Extrait de page —
- - - - -
Pourquoi irait-on investir beaucoup d'argent et d'efforts dans une cave à vin? Parce qu'un grand vin vieilli est une des œuvres d'art les moins chères qu’on puisse acquérir, déclare le collectionneur Luc Segal. Pieter Fraeyman, conseiller en caves, explique sur quelles bases constituer et gérer sa propre cave.
1 | En visite au ‘Fort Knox’ de Luc Segal
Le sanctuaire du collectionneur de vin Luc Segal ne se révèle qu'une fois que ce dernier a précautionneusement ouvert une trappe menant à la cave d'origine de sa ferme de 1850. «C'était un petit cellier qu'ils utilisaient pour le stockage. Nous nous en servons encore, mais je le trouve trop petit et peu pratique pour le vin. On comprend vite pourquoi: le gynécologue pensionné possède tellement de bouteilles qu'il préfère ne pas en révéler le nombre exact. «Je ne suis pas un collectionneur qui aime se vanter.»
Pour stocker sa collection, Segal a fait creuser des caves supplémentaires, «ce qui n'était pas une mince affaire dans ce sol sablonneux». Dont une cave particulière, qu'il surnomme ‘Fort Knox’ en raison de son épaisse porte de sécurité. Nous ne pouvons pas la visiter pour la même raison de discrétion, mais les deux premières pièces, avec leur sol carrelé impeccable et leur plafond de plus de deux mètres de haut, sont déjà suffisamment impressionnantes. Elles s’avèrent être des lieux de stockage pratiquement parfaits. «La température moyenne y est d'environ 12 °C et les variations de température sont très faibles, ce qui est tout aussi important.»
L'humidité de l'air est également excellente. «Elle est en moyenne de 70 %, ce qui est idéal. S'il fait plus humide, des moisissures peuvent se développer dans la cave et les étiquettes se décollent. S’il fait plus sec, on peut avoir des problèmes avec le liège.»
La cave regorge de pépites vieillies, de vieux chablis à un magnum d'un célèbre domaine de la Ribera del Duero, dont le collectionneur préfère que le nom exact ne soit pas publié. À côté d'une collection de portos millésimés attendent des caisses de Smith Haut Lafitte et de Fombrauge, deux grands noms du Bordelais.
- - - - -
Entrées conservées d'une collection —
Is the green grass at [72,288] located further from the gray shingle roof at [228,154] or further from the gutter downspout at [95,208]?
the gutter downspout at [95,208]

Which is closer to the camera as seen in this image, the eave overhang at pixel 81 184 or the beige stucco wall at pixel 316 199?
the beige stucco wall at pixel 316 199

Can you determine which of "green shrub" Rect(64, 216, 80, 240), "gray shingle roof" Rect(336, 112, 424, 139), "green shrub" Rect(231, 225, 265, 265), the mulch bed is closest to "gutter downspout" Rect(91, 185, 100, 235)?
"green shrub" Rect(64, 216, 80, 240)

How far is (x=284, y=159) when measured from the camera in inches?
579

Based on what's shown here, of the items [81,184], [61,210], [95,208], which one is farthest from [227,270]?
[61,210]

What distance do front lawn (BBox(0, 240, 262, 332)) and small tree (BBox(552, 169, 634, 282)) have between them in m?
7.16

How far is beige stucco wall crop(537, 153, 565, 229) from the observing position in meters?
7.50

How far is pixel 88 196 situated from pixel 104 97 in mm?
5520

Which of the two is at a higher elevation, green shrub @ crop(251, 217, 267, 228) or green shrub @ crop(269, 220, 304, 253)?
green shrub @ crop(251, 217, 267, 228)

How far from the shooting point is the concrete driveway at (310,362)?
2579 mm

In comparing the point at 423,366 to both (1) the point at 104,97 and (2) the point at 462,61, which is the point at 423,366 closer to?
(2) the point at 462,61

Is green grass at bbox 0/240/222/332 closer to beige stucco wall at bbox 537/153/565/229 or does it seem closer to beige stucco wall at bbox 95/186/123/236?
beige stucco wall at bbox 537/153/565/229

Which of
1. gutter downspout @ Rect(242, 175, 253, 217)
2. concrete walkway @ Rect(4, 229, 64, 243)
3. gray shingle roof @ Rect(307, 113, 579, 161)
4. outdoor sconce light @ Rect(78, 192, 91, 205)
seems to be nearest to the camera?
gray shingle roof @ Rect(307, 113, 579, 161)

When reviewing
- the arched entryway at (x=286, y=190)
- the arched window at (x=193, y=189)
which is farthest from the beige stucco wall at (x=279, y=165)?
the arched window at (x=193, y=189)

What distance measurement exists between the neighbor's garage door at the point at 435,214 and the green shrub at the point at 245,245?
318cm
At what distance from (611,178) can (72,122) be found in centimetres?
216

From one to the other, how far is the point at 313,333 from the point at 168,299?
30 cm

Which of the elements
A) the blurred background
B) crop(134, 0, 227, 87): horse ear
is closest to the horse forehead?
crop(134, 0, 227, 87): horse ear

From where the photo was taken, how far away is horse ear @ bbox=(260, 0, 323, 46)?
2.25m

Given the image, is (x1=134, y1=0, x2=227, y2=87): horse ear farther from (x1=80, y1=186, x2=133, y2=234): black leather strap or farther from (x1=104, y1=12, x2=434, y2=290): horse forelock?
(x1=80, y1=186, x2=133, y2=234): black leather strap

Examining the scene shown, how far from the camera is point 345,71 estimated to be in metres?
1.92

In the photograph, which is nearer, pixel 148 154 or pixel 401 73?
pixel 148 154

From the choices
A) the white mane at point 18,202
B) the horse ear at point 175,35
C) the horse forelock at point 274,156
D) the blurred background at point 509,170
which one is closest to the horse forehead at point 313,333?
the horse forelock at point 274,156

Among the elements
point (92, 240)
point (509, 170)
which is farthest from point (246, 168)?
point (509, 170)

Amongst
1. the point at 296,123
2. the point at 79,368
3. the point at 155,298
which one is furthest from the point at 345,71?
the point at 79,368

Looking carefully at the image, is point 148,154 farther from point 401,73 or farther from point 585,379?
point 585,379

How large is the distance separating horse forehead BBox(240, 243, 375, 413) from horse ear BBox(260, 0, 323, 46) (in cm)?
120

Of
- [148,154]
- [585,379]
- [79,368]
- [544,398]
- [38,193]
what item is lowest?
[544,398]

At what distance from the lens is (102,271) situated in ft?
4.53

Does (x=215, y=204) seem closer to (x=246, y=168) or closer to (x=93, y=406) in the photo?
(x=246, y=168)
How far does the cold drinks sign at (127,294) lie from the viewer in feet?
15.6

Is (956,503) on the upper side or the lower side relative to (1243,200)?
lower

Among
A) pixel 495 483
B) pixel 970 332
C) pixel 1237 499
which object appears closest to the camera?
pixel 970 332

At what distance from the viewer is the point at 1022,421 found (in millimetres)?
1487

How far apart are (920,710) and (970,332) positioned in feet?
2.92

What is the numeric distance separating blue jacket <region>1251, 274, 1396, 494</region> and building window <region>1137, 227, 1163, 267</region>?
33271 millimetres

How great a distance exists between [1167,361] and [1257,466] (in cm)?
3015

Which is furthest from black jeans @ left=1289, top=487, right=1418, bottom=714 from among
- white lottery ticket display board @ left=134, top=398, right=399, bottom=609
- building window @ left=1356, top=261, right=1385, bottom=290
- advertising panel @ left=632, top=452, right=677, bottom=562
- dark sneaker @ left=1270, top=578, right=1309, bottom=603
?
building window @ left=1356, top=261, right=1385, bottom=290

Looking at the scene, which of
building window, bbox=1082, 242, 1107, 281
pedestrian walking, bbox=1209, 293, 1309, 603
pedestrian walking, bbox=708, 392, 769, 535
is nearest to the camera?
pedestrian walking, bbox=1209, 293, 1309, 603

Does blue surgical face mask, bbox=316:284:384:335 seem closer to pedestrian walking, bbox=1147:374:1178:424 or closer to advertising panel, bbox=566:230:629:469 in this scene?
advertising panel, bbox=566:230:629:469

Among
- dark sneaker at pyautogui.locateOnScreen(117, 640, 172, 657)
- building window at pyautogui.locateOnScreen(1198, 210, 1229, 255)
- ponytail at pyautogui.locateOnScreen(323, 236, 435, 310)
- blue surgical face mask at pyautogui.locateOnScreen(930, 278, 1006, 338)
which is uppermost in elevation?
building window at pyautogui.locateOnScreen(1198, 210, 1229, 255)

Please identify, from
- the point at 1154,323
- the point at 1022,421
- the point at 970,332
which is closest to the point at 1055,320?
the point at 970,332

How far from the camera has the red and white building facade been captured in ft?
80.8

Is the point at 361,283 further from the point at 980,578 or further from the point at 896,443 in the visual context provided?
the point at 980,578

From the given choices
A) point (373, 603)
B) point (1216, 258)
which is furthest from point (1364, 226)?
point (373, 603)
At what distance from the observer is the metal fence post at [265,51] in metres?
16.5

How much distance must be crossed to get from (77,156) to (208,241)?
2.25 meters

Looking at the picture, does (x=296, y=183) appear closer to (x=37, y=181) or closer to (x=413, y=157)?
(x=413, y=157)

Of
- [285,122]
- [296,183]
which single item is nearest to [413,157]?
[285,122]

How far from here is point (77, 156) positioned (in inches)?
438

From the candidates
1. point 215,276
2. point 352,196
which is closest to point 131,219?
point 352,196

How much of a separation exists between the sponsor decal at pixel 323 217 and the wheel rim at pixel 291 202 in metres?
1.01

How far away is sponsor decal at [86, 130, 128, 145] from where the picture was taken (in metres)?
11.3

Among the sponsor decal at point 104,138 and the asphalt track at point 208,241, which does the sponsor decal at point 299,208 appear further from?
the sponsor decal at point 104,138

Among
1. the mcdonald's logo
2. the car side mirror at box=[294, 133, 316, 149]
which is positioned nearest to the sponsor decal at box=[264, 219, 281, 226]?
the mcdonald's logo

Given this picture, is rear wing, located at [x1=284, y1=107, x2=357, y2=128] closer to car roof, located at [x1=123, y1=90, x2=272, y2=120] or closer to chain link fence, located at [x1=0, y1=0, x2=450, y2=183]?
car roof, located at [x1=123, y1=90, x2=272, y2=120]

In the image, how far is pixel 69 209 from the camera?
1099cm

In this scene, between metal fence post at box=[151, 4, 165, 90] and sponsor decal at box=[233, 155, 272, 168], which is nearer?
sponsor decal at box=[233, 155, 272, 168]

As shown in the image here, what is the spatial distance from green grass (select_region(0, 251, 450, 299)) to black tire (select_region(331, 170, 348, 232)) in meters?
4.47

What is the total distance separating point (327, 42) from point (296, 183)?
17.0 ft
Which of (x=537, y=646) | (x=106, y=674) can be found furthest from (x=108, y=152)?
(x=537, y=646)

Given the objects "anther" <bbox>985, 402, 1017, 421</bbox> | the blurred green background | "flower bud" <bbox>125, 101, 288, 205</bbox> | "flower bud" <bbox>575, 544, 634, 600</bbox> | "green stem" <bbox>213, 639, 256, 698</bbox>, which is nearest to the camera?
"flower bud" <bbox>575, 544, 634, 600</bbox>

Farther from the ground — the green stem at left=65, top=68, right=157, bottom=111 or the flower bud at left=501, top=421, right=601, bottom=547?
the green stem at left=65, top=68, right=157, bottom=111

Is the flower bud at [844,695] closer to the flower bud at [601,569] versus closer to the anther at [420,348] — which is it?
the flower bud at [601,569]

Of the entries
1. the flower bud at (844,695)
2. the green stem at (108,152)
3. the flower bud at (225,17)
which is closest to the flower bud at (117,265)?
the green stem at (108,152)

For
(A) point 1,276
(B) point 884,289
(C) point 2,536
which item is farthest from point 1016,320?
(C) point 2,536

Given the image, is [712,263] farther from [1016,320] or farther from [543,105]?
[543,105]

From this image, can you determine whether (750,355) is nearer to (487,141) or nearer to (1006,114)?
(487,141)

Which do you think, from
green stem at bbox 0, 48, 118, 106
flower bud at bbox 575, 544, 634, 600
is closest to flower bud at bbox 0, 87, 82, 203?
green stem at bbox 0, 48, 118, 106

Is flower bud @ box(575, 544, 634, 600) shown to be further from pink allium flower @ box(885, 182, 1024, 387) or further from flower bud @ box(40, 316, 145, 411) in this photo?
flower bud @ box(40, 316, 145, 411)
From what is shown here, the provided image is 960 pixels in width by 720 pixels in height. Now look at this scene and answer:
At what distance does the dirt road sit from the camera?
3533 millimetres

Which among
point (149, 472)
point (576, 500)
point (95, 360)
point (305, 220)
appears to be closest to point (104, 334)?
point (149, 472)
- - - - -
Exercice écrit 1 — Dressez la liste des vins et des domaines que l'extrait de page signale comme présents dans la cave de Luc Segal.
Exercice écrit 2 — D'après l'extrait de page, quelle est la température moyenne dans les deux premières pièces de la cave?
Exercice écrit 3 —
Indiquez si chacune de ces affirmations concorde avec l'extrait de page, en répondant par oui ou par non et en citant les mots qui tranchent.
(a) Luc Segal accepte de révéler le nombre exact de ses bouteilles.
(b) L'humidité de l'air dans la cave est en moyenne de 70 %.
(c) Les visiteurs ont pu entrer dans la cave surnommée ‘Fort Knox’.
Ce listing n'a aucun lien avec l'extrait de page.

Réponse rédigée 1 —
- de vieux chablis
- un magnum d'un célèbre domaine de la Ribera del Duero
- une collection de portos millésimés
- des caisses de Smith Haut Lafitte
- des caisses de Fombrauge

Réponse rédigée 2 — Elle est d'environ 12 °C.

Réponse rédigée 3 —
(a) Non: «il préfère ne pas en révéler le nombre exact».
(b) Oui: «Elle est en moyenne de 70 %, ce qui est idéal.»
(c) Non: «Nous ne pouvons pas la visiter pour la même raison de discrétion».